2. Neddle in the hay – Elliot Smith

 

Em uma entrevista para a Q magazine, Elliott Smith disse que Neddle in the hay “é uma canção sobre fazer sexo com a sua mãe”. Apesar da afirmação irônica, a faixa de abertura de seu segundo disco – o autointitulado Elliott Smith, lançado em 1995 – pode ser interpretada como uma reflexão de como as drogas tiveram um impacto sobre sua vida. Elliott abusava do álcool e outras substâncias chegando a gastar até R$1.500 reais por dia com heroína e crack e também apresentava sinais psiquiátricos graves, como paranoia, falando frequentemente sobre suicídio e overdoses. O som entorpecedor e repetitivo do violão, a voz frágil e confessional, o verso you ought to be proud that I’m getting good marksss cantado por Smith com um “s” prolongado, imitando o sibilar da heroína cozinhando em uma colher, tudo torna a canção agonizante e ao mesmo tempo bela. Neddle in the hay ficou na 27ª posição da lista do Pitchfork das 200 melhores faixas dos anos 90, e também entrou na trilha sonora do filme The Royal Tenenbaums (2001), em uma cena de suicídio. Vale lembrar que Elliott foi encontrado morto, aos 34 anos, em seu apartamento com duas facadas em seu peito. Aparentemente suicídio, mas sabe como morte de rockstar é tudo mistério.
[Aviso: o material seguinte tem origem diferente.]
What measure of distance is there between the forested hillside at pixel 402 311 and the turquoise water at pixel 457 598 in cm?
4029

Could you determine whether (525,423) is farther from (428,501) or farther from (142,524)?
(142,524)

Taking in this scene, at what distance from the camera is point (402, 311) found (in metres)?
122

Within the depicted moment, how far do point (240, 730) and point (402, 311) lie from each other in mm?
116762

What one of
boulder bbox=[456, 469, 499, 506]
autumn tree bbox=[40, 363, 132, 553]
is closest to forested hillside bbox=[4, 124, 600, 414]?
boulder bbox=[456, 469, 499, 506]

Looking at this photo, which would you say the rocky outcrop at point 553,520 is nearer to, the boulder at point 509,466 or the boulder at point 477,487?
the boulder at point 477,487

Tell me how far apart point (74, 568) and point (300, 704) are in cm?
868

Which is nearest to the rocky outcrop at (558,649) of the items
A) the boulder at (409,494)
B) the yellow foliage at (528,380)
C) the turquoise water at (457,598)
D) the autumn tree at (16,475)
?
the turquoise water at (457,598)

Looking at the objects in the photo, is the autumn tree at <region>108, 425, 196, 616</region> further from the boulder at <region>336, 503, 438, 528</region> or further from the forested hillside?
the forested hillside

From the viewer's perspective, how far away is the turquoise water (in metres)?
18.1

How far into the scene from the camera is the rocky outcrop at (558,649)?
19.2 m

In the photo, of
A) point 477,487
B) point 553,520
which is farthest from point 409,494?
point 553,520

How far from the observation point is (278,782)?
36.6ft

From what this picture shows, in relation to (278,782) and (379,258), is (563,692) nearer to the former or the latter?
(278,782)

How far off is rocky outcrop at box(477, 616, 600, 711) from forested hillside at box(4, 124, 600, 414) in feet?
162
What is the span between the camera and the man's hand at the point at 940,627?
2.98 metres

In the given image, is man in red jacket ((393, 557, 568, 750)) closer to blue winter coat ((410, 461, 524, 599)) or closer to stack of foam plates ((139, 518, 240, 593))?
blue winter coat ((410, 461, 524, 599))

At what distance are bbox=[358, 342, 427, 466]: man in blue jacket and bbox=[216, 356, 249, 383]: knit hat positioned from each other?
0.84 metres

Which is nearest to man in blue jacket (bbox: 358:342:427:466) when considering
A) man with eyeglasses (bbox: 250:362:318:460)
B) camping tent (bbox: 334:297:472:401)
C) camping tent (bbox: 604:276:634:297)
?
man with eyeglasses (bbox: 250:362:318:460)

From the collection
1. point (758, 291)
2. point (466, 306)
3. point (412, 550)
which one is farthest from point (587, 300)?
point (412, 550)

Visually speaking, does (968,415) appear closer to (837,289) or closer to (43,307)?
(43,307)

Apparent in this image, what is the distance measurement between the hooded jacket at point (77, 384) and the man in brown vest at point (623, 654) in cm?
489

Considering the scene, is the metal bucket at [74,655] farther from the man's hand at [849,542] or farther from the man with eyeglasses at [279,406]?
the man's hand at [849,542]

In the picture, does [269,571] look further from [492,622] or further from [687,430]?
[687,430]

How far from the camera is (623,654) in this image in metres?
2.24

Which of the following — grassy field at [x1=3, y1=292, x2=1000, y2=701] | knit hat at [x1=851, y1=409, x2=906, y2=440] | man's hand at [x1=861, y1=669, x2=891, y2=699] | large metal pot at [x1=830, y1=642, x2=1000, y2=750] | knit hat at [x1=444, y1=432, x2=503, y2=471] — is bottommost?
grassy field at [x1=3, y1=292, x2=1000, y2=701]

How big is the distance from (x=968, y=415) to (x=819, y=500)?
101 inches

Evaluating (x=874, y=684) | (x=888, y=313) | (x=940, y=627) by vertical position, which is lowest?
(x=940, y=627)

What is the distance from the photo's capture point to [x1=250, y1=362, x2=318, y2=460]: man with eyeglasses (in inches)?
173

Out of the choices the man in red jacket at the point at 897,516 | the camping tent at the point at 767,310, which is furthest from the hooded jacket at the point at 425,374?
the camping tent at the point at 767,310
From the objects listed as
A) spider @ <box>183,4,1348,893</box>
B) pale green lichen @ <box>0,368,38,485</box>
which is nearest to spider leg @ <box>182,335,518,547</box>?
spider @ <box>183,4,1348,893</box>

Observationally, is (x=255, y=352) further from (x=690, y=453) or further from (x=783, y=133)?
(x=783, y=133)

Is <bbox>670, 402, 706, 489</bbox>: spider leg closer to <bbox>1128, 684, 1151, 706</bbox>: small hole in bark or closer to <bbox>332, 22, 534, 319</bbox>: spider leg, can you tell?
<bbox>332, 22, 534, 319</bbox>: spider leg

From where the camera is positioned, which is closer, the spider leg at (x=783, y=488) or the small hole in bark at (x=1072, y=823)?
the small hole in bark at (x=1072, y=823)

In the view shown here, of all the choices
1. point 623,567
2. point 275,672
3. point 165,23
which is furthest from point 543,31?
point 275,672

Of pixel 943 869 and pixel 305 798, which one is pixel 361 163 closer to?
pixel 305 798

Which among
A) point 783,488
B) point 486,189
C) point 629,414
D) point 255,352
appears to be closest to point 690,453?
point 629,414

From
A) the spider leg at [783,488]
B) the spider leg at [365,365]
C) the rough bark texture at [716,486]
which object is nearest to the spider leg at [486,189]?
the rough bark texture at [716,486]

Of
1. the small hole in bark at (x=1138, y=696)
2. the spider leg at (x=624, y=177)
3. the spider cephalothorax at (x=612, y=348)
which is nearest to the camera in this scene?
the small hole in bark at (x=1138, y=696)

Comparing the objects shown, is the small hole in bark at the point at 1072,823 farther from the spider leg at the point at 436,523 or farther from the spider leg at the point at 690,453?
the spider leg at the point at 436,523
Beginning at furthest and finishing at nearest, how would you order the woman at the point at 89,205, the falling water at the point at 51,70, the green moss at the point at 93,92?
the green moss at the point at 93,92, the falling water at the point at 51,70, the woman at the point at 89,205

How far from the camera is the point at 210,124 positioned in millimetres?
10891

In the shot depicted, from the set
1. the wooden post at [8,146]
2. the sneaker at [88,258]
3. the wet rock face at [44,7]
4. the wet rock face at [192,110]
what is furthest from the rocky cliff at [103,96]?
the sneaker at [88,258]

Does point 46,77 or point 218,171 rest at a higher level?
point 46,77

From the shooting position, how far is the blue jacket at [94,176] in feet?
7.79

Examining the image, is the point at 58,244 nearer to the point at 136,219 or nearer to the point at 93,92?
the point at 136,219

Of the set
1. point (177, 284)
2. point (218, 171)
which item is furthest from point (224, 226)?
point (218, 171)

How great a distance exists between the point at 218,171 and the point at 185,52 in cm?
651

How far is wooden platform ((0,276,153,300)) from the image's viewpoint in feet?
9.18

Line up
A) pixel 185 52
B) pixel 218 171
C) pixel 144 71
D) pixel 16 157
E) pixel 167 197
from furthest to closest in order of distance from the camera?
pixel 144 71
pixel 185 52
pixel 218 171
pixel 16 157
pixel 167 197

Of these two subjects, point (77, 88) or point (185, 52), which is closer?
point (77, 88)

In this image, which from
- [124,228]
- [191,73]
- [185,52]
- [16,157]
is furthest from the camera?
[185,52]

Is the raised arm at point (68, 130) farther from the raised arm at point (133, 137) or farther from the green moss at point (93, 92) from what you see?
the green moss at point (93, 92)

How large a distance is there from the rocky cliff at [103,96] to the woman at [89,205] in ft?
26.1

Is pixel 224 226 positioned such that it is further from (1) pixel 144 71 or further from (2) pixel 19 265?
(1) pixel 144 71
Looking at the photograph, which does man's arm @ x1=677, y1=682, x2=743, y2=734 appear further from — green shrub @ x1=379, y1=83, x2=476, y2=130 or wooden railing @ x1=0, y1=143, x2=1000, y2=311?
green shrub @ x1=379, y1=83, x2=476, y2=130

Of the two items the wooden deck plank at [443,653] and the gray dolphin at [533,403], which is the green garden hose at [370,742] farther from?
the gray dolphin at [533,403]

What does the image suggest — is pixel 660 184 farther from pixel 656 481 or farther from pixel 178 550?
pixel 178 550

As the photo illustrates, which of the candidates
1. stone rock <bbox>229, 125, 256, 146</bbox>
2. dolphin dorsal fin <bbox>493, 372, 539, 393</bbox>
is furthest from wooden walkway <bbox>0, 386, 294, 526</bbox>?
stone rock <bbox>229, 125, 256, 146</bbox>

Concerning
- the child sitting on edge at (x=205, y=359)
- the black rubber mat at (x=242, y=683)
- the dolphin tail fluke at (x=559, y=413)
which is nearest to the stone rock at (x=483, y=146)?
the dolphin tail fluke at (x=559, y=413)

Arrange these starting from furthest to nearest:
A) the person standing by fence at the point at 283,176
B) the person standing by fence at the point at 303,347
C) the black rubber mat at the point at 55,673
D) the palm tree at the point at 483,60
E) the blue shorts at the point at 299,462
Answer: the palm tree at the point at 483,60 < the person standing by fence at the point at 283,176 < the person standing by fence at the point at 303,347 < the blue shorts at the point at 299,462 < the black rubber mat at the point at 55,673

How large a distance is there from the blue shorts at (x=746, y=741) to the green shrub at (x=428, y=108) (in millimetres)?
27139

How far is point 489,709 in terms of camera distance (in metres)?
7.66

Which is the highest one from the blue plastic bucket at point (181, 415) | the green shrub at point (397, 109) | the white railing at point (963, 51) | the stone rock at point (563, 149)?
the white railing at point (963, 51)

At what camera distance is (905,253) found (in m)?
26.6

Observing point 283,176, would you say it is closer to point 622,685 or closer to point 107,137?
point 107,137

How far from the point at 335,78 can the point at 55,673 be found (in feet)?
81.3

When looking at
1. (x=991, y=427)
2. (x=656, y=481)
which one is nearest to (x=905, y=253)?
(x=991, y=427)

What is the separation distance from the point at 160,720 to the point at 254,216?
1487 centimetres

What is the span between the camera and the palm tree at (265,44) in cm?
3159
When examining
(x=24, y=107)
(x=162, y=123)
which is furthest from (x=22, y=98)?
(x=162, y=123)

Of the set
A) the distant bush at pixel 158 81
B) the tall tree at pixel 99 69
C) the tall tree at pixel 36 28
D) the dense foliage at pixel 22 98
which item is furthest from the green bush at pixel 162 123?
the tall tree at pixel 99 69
1. The Velvet Underground | Heroin

 

Heroin, be the death of me
Heroin, it’s my wife and it’s my life, ha-ha
Because a mainer to my vein
Leads to a center in my head
And then I’m better off than dead

Sem condenar ou fazer apologia à droga, a canção descreve o ponto de vista de alguém que está se drogando. A letra narra um usuário que, na tentativa de fuga de uma cidade e realidade que só oprimem, encontra na heroína a única alternativa melhor que a morte. Lançada em 1967 no álbum de estreia The Velvet Underground & Nico, a letra foi composta por Lou Reed em 1964. Sobre ela, Reed afirmou: “Eu quis escrever essa música para exorcizar qualquer tipo de escuridão ou elemento auto-destrutivo dentro de mim”. A melodia hipnótica é em total sincronia com a letra: ela começa lenta e vai aumentando gradualmente seu ritmo conforme o narrador tem o pico da droga, pontuado pela guitarra de John Cale e a bateria apressada e mais alta. A música, então, diminui ao ritmo original e repete o mesmo padrão antes de terminar. Heroin entrou na 455ª posição no ranking da Rolling Stone, em 2004, das 500 Melhores Canções de Todos os Tempos. O Velvet Underground tem outras canções sobre drogas, como I’m Waiting For The Manque narra um junkie, em Harlem, esperando por seu drug dealer de heroína com 26 dólares na mão. “The Man” é o traficante. Reed já declarou que “tudo sobre essa canção é verdade, exceto o preço”.

 Bônus. E-Talking | Soulwax

 

Encabeçado por David e Stephen Dewaele, o Soulwax é uma banda belga de rock alternativo/eletrônica cuja canção E Talking, presente no álbum Any Minute Now de 2004, alcançou a 27ª posição na Parada de Singles do Reino Unido em 2005. O clipe da canção se passa em um clube noturno e mostra o ponto de vista de vários frequentadores da boate sob o efeito de diferentes tipos de substâncias, passando por um verdadeiro “alfabeto de drogas“: começando com A para Ácido e terminando em Z para Zoloft. A circulação do vídeo foi restrita ao horário noturno – não preciso comentar o porquê.